I heard about Bitcoin for the first time in 2011. I was on a trip to Tahoe with my dad when highway patrol closed I-80. During the winter it's the only road connecting the Bay Area and the Sierra Nevada, so we had to spend the night in a motel in Auburn. We turned on the little TV to a news reporter losing their mind that this internet currency — totally made up, exclusively digital — had just crossed $5 in value. It was named Bitcoin, of all things. My dad shook his head and said something about Dutch tulips. It's currently at $88,000, down from $100k earlier this year.

Fast forward a few years to university in 2015. I became intimately familiar with Nvidia when we were using their chips for ML training jobs1. Split-adjusted, the stock was around $0.70, but it was trading at an unbelievably high P/E ratio. We all figured we were in a bubble and put our internship profits into the other "more diversified" FAANG stocks instead. The stock is up 200x since then.

I was objectively early. But I felt late both times. Everyone that I knew had already heard of them, which conventional wisdom would make you think that the market has already priced in the proper value.

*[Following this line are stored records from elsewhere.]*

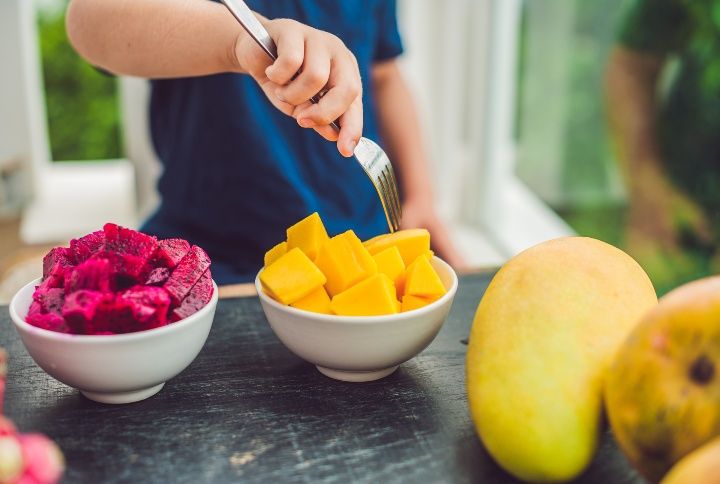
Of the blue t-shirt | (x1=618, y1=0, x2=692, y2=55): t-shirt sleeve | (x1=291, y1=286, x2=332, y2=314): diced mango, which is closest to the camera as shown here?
(x1=291, y1=286, x2=332, y2=314): diced mango

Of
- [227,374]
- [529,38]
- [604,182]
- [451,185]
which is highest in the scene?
[227,374]

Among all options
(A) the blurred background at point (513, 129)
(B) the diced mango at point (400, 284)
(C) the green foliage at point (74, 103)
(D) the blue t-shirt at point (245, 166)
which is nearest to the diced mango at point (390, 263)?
(B) the diced mango at point (400, 284)

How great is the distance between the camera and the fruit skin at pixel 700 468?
460mm

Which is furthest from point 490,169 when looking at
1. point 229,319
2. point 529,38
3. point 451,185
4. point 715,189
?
point 229,319

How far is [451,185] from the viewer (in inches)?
120

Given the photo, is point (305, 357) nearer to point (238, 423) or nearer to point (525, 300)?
point (238, 423)

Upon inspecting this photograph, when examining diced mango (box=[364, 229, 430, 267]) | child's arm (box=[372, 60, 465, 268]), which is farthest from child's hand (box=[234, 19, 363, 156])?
child's arm (box=[372, 60, 465, 268])

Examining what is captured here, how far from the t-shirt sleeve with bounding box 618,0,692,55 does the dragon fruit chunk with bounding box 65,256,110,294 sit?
1831 mm

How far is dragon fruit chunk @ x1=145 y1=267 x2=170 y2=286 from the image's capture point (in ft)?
2.14

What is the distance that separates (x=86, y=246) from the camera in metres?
0.69

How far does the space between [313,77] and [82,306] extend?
32cm

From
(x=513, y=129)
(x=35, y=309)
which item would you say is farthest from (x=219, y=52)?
(x=513, y=129)

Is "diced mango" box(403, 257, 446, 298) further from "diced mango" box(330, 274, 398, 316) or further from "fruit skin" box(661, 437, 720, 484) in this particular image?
"fruit skin" box(661, 437, 720, 484)

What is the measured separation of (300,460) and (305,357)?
131mm
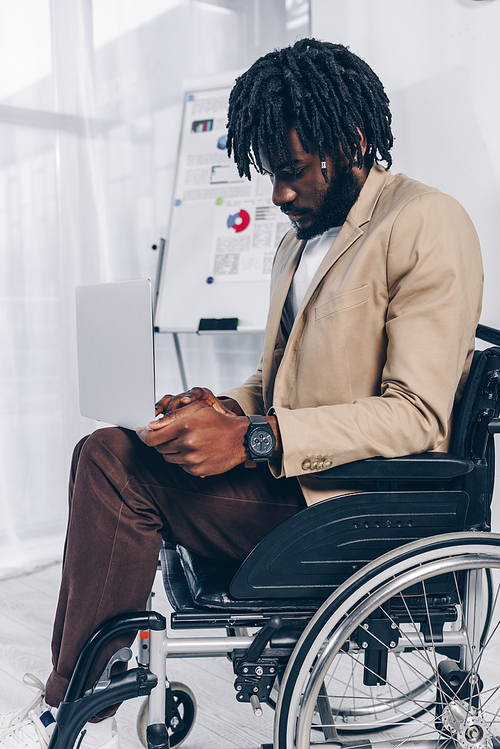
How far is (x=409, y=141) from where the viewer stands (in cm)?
198

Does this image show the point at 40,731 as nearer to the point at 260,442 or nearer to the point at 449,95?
the point at 260,442

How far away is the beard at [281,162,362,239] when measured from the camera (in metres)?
1.11

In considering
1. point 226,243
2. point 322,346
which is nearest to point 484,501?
point 322,346

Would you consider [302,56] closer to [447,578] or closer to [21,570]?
[447,578]

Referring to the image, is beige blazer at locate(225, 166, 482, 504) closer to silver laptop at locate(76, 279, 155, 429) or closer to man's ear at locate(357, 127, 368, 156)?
man's ear at locate(357, 127, 368, 156)

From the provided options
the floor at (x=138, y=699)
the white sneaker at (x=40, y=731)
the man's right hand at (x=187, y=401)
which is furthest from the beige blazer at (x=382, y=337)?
the floor at (x=138, y=699)

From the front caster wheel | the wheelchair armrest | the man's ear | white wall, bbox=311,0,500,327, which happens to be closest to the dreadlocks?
the man's ear

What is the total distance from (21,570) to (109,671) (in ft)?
5.26

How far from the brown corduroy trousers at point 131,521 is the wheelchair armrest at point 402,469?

In the frame of technical risk versus market risk, Nvidia and Bitcoin had to contend with both. In the early days they were tackling unsolved problems in game theory and matrix parallelization. Working with them on the ground, I knew they were succeeding. Which I probably should have taken as a good signal of potential upside, since it spoke to the de-risking of technical risk. And yet I hesitated. I didn't know how to price their current value. Is this price high or low? Will there actually be market adoption? It was the market risk that concerned me.

I suspect technical people are biased towards this failure mode. Our "missing out on bitcoin" stories are rarely about a lack of awareness. They're more often about our lack of conviction where tech meets capital markets. Interestingly, I don't see many of my financier friends share the same fear. They're quite open about having no idea about the tech, but they feel confident in the charts.

In little ways and big ways, we're always trying to do some estimate of where we're falling on the adoption curve. It influences the value of your stock options, obviously, but I also see it crop up in more subtle ways.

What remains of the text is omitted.